I am currently conducting analysis on the returns to adult learning with the NEPS Cohort 6 dataset.
For the analysis, I would need the education level that individuals had the first time (e.g. wave 1) they participated in the NEPS. However, the education variable that I currently have in the Basics dataset is for example tx28103 (Recent ISCED), which as far as I can tell only shows the most recent education level though.This does not allow me to identify whether there has been a change in the education level in the interim years.
For the analysis, I would need the education level that individuals had the
first time (e.g. wave 1) they participated in the NEPS. However, the
education variable that I currently have in the Basics dataset is for
example tx28103 (Recent ISCED), which as far as I can tell only shows the
most recent education level though.This does not allow me to identify
whether there has been a change in the education level in the interim
years.
Is there another variable I could use? Or would I need to check the value
of the education variable from a previous dataset version (e.g. 1.0.0.)?
the Basics dataset’s tx28103 variable always features the last known level of education.
There is no ready-to-use variable featuring the level of education at the time of each
participant’s first interview (be reminded that not all participants joined starting
cohort 6 in its first wave, namely ALWA study conducted at the Institute for Employment
Research IAB).
However, the Basics dataset variable is just created from a more feature rich dataset,
called Education dataset, which contains the complete educational history of each
participant. I think the way you want to go is:
generate the interview date for each participant’s first participation from CohortProfile
generate the exact date of each educational achievement in Education
merge both
select only educational attainments that have been achieved before the first
participation; and select the chronologically last per person.
In Stata, this could be done like so:
/*
this Stata code uses the neps: prefix command;
to install it, run the following Stata command:
. net install nepstools , from(http://nocrypt.neps-data.de/stata)
==*==
TASK LIST:
• 1. Print the part of the NEPS education thread between "In Stata, this" and "nepstools , from(http://nocrypt.neps-data.de/stata)", inclusive.
• 2. Carry on the NEPS education thread from the point where it stops.
The listing that comes next has no connection to the NEPS education thread.
==*==
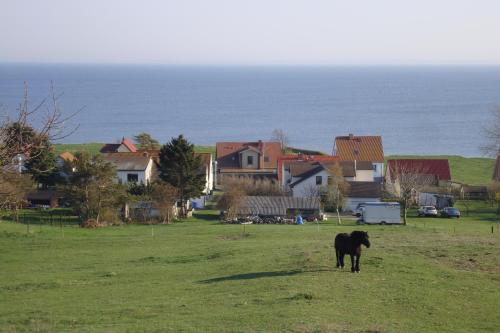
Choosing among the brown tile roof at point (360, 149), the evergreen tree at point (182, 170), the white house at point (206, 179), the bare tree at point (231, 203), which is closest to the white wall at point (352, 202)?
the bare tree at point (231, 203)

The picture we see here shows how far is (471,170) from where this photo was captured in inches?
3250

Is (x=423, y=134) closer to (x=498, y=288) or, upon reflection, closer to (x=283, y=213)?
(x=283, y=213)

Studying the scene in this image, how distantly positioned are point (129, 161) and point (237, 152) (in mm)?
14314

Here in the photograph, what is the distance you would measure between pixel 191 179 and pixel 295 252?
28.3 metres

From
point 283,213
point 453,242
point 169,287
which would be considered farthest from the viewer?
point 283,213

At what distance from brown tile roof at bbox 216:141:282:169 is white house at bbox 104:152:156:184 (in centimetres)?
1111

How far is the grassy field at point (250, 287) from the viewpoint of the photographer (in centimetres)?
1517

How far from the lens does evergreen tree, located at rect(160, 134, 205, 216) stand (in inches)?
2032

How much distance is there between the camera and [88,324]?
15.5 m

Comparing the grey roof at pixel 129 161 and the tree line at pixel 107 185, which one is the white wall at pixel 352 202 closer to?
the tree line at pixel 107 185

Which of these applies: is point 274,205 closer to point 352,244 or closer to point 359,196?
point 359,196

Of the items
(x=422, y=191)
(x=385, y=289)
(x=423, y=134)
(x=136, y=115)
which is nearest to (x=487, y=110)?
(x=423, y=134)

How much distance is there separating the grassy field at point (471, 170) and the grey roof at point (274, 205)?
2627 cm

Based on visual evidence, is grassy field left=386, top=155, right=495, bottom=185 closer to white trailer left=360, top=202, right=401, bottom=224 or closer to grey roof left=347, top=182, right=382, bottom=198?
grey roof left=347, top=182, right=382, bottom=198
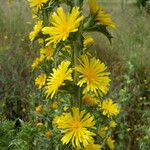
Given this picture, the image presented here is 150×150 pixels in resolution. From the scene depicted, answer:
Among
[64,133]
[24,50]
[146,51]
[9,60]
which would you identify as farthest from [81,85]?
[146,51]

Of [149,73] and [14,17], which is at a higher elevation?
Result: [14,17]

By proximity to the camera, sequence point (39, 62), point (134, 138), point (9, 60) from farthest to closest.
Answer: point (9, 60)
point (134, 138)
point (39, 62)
==*==
RESPONSES TO THE EXERCISE:
• 1.
In Stata, this could be done like so:
/*
this Stata code uses the neps: prefix command;
to install it, run the following Stata command:
. net install nepstools , from(http://nocrypt.neps-data.de/stata)

• 2.
*/
/* (0) set up */
neps set study SC6 /* NEPS Starting Cohort 6 */
neps set version 11.0.0 /* version 11.0.0 */
neps set level D /* confidentiality level: Download */
/* (1) generate the interview date for each participant's first participation from
CohortProfile */
neps : use CohortProfile , clear
sort ID_t wave
keep if tx80220==1 /* keep only participants */
generate intdate=ym(inty,intm) /* generate interview date */
format intdate %tm
keep ID_t intdate
by ID_t : keep if _n==1 /* keep chronologically first observation per person */
tempfile intdates
save `"`intdates'"' /* temporarily save */
/* (2) generate the date of each educational attainments in Education */
neps : use Education , clear
generate att_date=ym(datey,datem) /* generate date of attainment */
format att_date %tm
/* (3) merge both */
merge m:1 ID_t using `"`intdates'"' , assert(match using) keep(match) nogenerate
/* (4) select only educational attainments that have been achieved before the first
participation;
and select the chronologically last per person */
keep if att_date<=intdate
sort ID_t att_date
by ID_t : keep if _n==_N /* this keeps the _last_ known status up to the first interview date */
You can merge the resulting dataset with any other dataset by the key variable ID_t; the
ISCED and CASMIN variables in this crossectional file contain the educational status at
the time of the first interview of a person.
Hi @skeyteam ,
I am still a beginner in NEPS. But maybe this can help anyway, by providing ideas. For neat solutions, please stick to the experts’ posts.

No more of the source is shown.